Giovanni Gallipoli, professor of economics at the University of British Columbia, echoes this sentiment, noting that while some products are emerging, they come with higher costs and are not straightforward to implement.

“The burden of regulation and commitments to workers, especially for small employers, has become very large in Canada,” he said, stressing that employers under economic strain are likely to seek government support or alternative solutions to manage these challenges.

Expert insights: market and demographic shifts

The arbitrator’s decision relied heavily on expert testimony to assess the market realities and demographic changes affecting the workforce. Gallipoli emphasized the growing need for older workers to stay employed due to skill mismatches and labour shortages.

“That's the reality of things, and this is going to only increase as the population ages, and the needs of the labour market are not fully satisfied by younger people, or perhaps not even immigrants,” Gallipoli explains.

“For whatever reason, it could be that there are specific skills that are required that are mismatched, and you need to keep the workers for longer.
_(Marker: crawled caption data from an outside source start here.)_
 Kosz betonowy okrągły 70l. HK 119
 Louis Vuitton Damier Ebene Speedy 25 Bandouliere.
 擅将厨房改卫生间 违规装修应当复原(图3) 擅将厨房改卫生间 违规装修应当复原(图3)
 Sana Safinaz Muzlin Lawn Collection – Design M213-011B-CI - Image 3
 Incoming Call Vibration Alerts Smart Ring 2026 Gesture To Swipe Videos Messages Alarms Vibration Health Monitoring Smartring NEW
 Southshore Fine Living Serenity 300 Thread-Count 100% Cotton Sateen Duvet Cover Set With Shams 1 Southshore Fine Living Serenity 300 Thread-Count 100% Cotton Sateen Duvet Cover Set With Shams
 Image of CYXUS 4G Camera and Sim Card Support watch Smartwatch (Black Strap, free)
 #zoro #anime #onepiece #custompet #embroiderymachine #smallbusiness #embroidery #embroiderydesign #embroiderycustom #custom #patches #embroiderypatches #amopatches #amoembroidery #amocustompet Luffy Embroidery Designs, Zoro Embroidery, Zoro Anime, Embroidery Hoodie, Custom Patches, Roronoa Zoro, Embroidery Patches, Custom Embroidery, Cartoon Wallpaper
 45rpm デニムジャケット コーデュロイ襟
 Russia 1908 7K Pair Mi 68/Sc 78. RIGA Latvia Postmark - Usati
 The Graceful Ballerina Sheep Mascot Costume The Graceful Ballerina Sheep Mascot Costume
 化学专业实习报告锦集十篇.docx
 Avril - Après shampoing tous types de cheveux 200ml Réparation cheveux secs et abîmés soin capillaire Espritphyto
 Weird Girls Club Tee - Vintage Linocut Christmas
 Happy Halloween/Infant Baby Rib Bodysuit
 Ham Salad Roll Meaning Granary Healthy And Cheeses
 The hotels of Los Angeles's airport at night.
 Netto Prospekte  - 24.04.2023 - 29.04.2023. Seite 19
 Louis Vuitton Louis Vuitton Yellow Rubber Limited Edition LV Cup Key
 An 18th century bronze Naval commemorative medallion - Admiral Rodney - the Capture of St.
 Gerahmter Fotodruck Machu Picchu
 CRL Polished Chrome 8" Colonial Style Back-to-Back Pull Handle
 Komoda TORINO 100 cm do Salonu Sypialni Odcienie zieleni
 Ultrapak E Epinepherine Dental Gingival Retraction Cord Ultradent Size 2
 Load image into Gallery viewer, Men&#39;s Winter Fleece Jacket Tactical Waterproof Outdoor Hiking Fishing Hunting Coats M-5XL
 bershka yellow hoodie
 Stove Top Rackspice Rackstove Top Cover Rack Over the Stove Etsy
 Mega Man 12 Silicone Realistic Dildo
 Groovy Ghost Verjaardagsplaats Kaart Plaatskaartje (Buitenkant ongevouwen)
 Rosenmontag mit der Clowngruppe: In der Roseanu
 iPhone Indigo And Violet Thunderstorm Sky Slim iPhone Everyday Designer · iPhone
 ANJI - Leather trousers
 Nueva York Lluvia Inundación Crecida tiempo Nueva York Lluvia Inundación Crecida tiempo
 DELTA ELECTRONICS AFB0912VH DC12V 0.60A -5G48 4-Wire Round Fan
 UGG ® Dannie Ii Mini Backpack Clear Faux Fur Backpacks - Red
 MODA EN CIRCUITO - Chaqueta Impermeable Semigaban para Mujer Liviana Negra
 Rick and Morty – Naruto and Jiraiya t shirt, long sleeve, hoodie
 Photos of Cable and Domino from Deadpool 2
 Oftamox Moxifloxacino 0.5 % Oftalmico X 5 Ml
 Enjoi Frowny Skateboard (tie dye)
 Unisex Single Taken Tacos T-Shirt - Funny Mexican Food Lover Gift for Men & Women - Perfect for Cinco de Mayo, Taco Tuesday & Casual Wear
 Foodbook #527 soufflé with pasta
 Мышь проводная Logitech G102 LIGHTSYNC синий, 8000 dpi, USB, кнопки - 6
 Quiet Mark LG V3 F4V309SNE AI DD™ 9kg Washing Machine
This is going to occur more and more.”

However, he also points out the costs associated with employing older workers, underscoring the balancing act that employers face between filling vacancies and managing the financial implications of supporting an aging workforce.

“There are two offsetting incentives,” Gallipoli says. “The incentive to fill the job position, the vacancy, and so the employer might need the older worker to fill the vacancy. On the other hand, the likelihood of disability claims, especially in old age, goes up. So, from the point of view of the employer, that's a cost, an additional cost. So, these two forces will tend to offset each other over time.”

The bottom line will be a higher cost of labour to employers, leaving them with the option to increase pay or increase benefit premiums, he says, “which usually is not a good thing for economic growth and development, or a good thing for workers, because at the end of the day, when employers pay benefits, that benefit comes out of the workers’ pay.”

Benefits remain important retention and recruitment tools

Regardless of how legislation around post-65 benefits evolves, or how long it will take for the shift to occur provincially or nationally, Chamzuk points out that benefits will remain an important tool for retention and recruitment, and post-65 benefits will likely play a part.

“The reality is our workforce is changing. There’s a reason why these challenges are coming to the courts, because we do have people working past age 65,” Chamzuk says.

“That's really why… sponsors offer plans in the first place, is to ensure that they get and that they can attract and retain the talent that they want. So, if a sponsor hasn't looked at the benefit plan in ages, and then looks at its workforce and says, ‘Oh, this doesn't match up, we want to be able to attract and retain these folks, but we're not offering the benefits that we might want in order to do so,’ then that's an appropriate assessment of the benefit plan, regardless of what the Okanagan College case says.”